Matthew Barney. An American artist renowned for his multidisciplinary practice that synthesizes film, sculpture, drawing, and performance art into elaborate, mythologically dense narratives. His work, often exploring themes of biology, sports, and gender, is characterized by its baroque visual language and use of unconventional materials like Vaseline, tapioca, and plastics. He achieved widespread recognition in the 1990s for his epic, self-directed film series The Cremaster Cycle, establishing him as a major figure in contemporary art.

Early life and education

Born in San Francisco, he spent his early years in Idaho before returning to the San Francisco Bay Area. His initial career trajectory was not in the arts but in athletics; he was a standout high school football player and briefly attended Yale University on an academic scholarship with an interest in pre-medical studies. However, he soon shifted his focus, graduating from Yale in 1989 with a BA in Fine Art. His early artistic development was influenced by the performative and body-oriented works of artists like Vito Acconci and Chris Burden, as well as the cinematic visions of directors such as Stanley Kubrick.

Career

His professional career launched in New York City in the early 1990s with a series of performative installations and videos. His first solo exhibition was held at Gladstone Gallery in 1991, quickly garnering critical attention. The defining project of his early career became the creation of The Cremaster Cycle, a series of five visually extravagant feature-length films produced out of sequence between 1994 and 2002. This monumental work was followed by other major cinematic undertakings, including the operatic River of Fundament (2014), inspired by the novel Ancient Evenings by Norman Mailer, and the more recent Redoubt (2018), which premiered at the Yale University Art Gallery.

Artistic style and themes

His practice is distinguished by a unique fusion of biological processes, athletic discipline, and mythological archetypes. Recurring motifs include anatomical diagrams, sports architecture, and transformative journeys, often exploring the tension between masculinity and fluid, androgynous states. He frequently employs a signature material vocabulary, most notably industrial-grade Vaseline, which he uses as a sculptural medium and a symbol for potentiality and formlessness. His narratives are non-linear and densely layered, requiring active interpretation from the viewer and drawing from sources as diverse as Masonic ritual, Celtic mythology, and the history of the American West.

| TASKS TO COMPLETE |
(1) According to the Matthew Barney text, where was his first solo exhibition held?
(2) Retype the part of the Matthew Barney text starting with "His professional career" and going on through "University Art Gallery.".

| DATASET CONTENT |
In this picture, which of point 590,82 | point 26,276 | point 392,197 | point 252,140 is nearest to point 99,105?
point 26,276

| ANSWERS PER TASK |
(1) Gladstone Gallery, in 1991.

(2)
His professional career launched in New York City in the early 1990s with a series of performative installations and videos. His first solo exhibition was held at Gladstone Gallery in 1991, quickly garnering critical attention. The defining project of his early career became the creation of The Cremaster Cycle, a series of five visually extravagant feature-length films produced out of sequence between 1994 and 2002. This monumental work was followed by other major cinematic undertakings, including the operatic River of Fundament (2014), inspired by the novel Ancient Evenings by Norman Mailer, and the more recent Redoubt (2018), which premiered at the Yale University Art Gallery.